_DATASET CONTENT_:
--

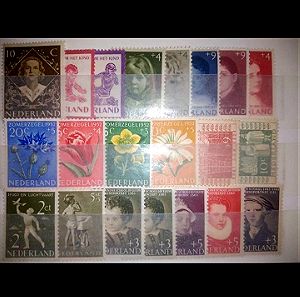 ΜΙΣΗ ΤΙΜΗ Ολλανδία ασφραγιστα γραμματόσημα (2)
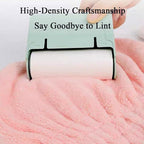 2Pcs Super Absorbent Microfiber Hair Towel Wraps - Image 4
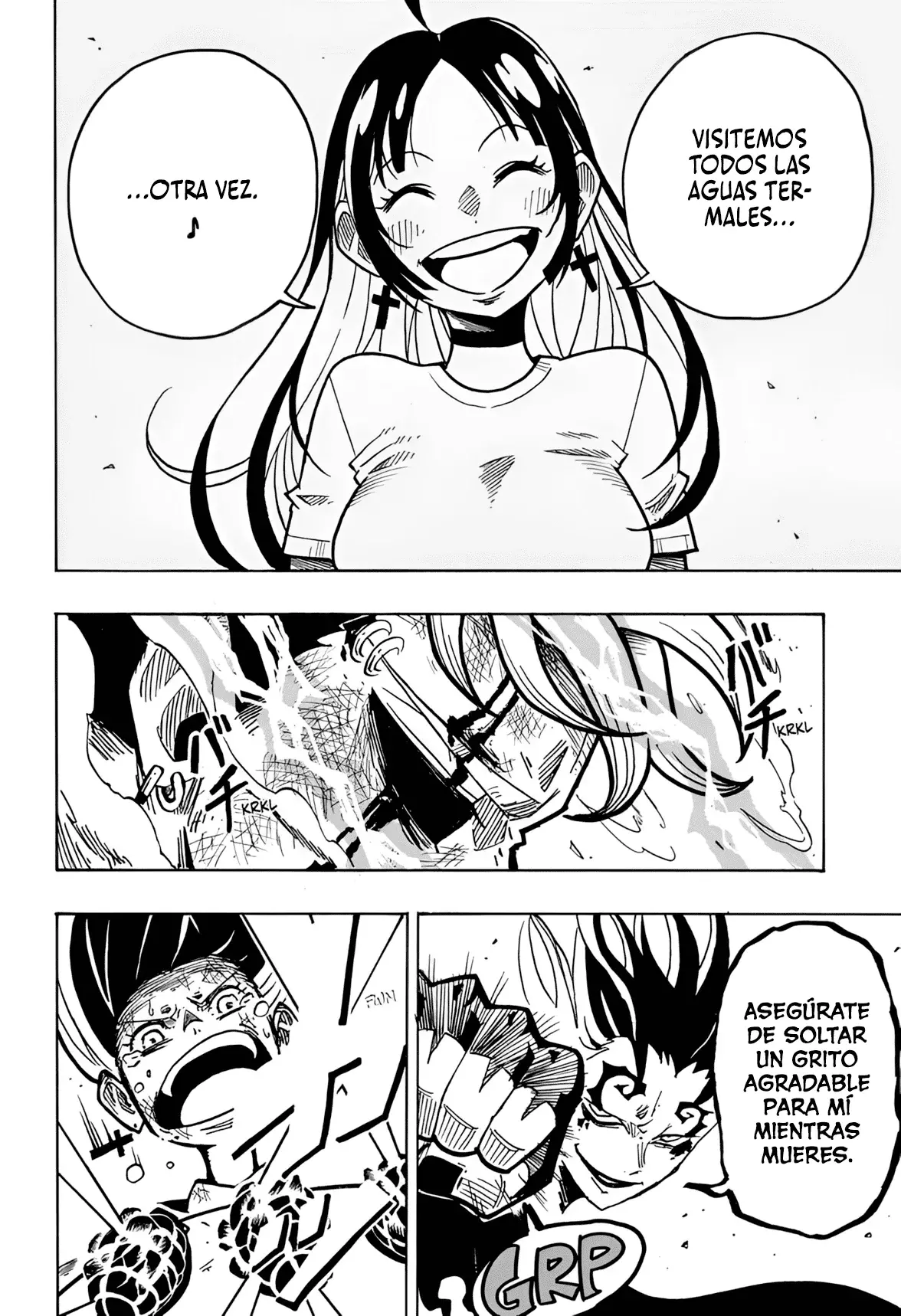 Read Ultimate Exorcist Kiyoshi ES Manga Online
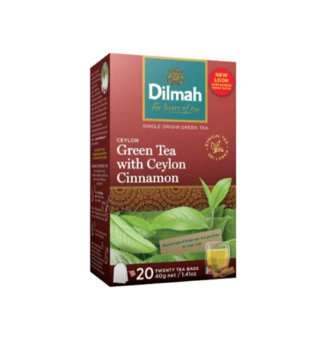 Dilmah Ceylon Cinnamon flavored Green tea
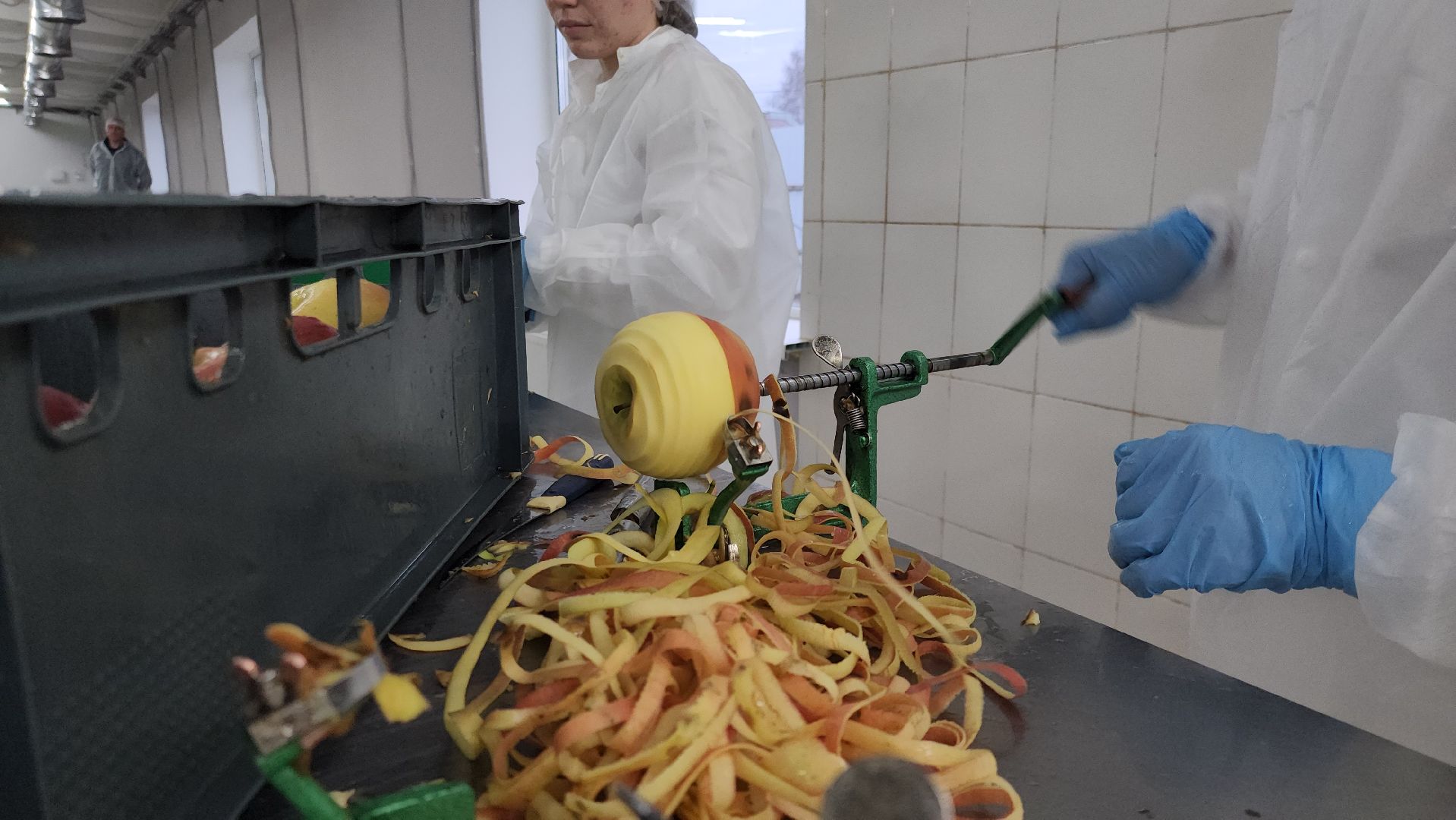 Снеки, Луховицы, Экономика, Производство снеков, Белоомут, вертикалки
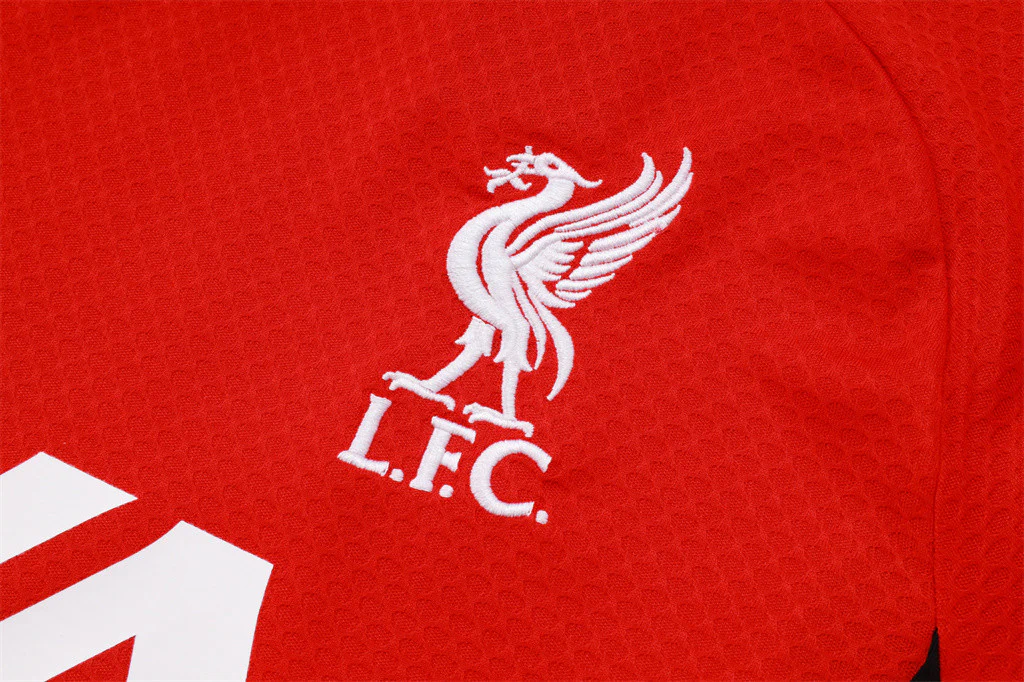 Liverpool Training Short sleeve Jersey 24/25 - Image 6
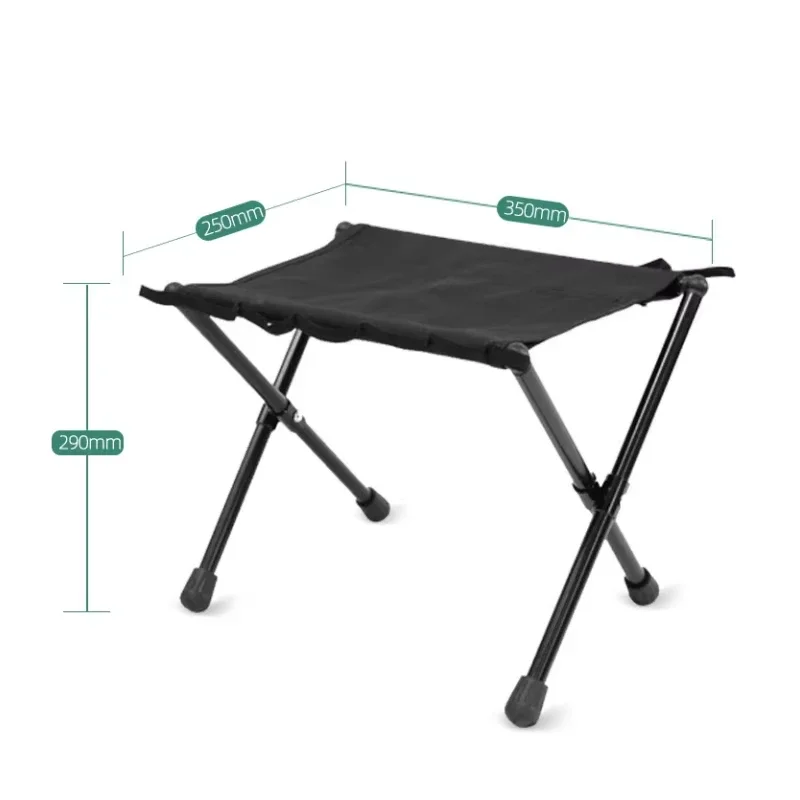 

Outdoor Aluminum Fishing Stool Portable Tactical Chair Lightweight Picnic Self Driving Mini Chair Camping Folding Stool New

--

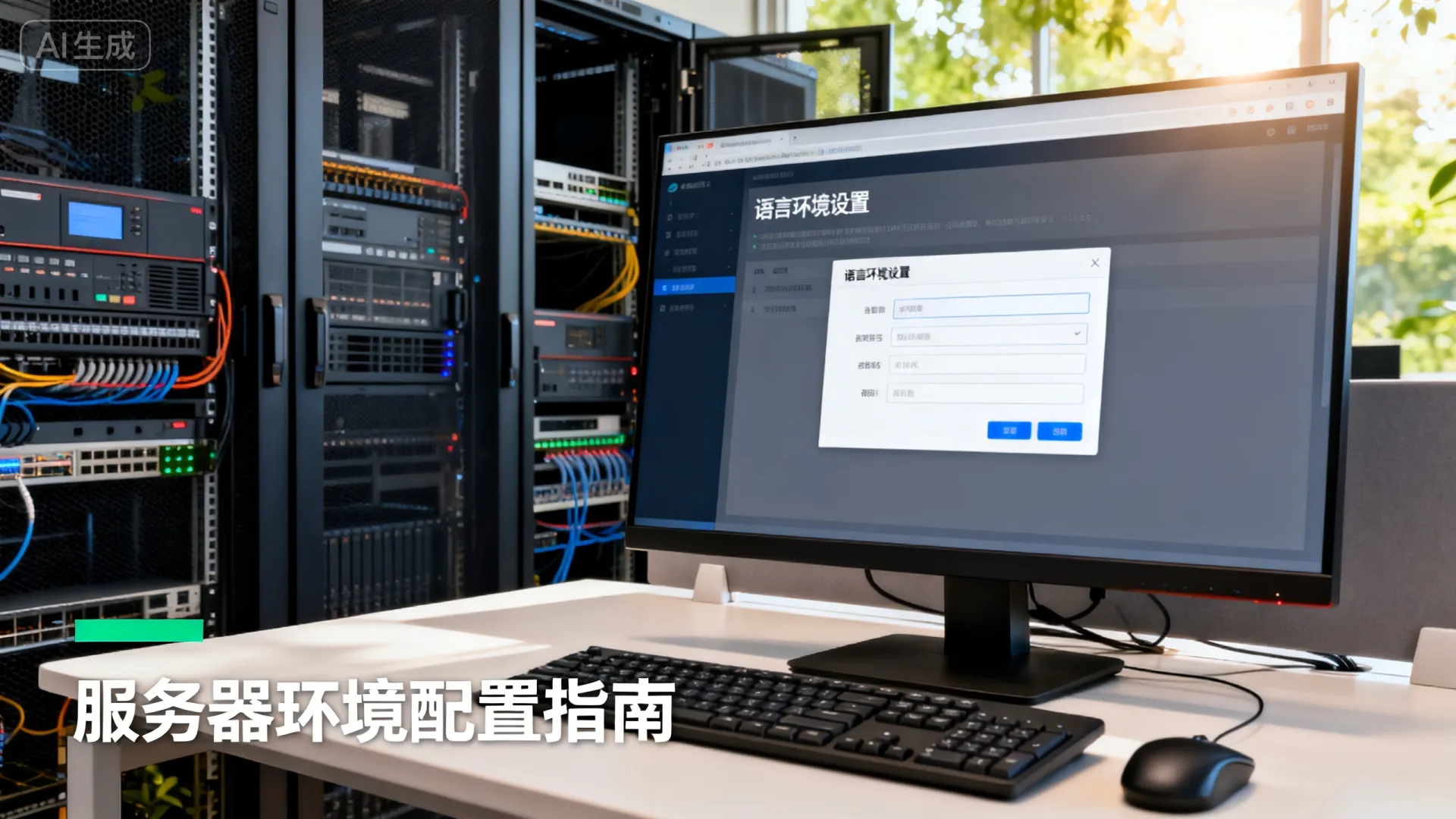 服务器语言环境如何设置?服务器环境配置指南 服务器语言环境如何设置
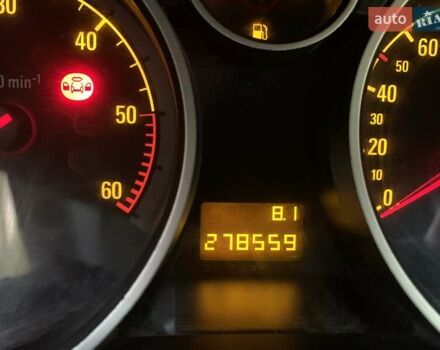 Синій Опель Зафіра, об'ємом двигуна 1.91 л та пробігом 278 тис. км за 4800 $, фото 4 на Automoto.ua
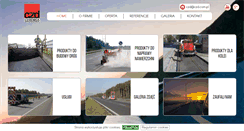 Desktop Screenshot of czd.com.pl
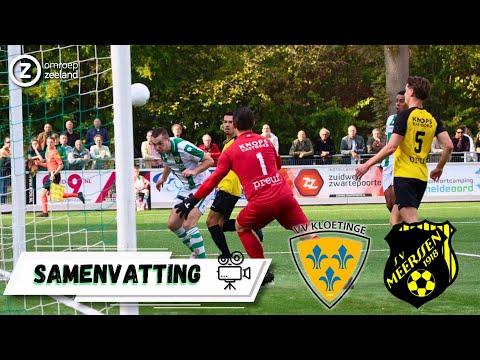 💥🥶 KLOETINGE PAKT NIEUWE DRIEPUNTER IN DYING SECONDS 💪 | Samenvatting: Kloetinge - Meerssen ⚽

--

_REQUEST_: Copy the lines from the one containing "服务器语言环境如何设置?服务器环境配置指南 服务器语言环境如何设置" through the one containing "- Meerssen ⚽", including both of those lines. Leave the pictures out of your copy.

_RESULT FOR THIS EXERCISE_:
 服务器语言环境如何设置?服务器环境配置指南 服务器语言环境如何设置
 Синій Опель Зафіра, об'ємом двигуна 1.91 л та пробігом 278 тис. км за 4800 $, фото 4 на Automoto.ua
 Desktop Screenshot of czd.com.pl
 💥🥶 KLOETINGE PAKT NIEUWE DRIEPUNTER IN DYING SECONDS 💪 | Samenvatting: Kloetinge - Meerssen ⚽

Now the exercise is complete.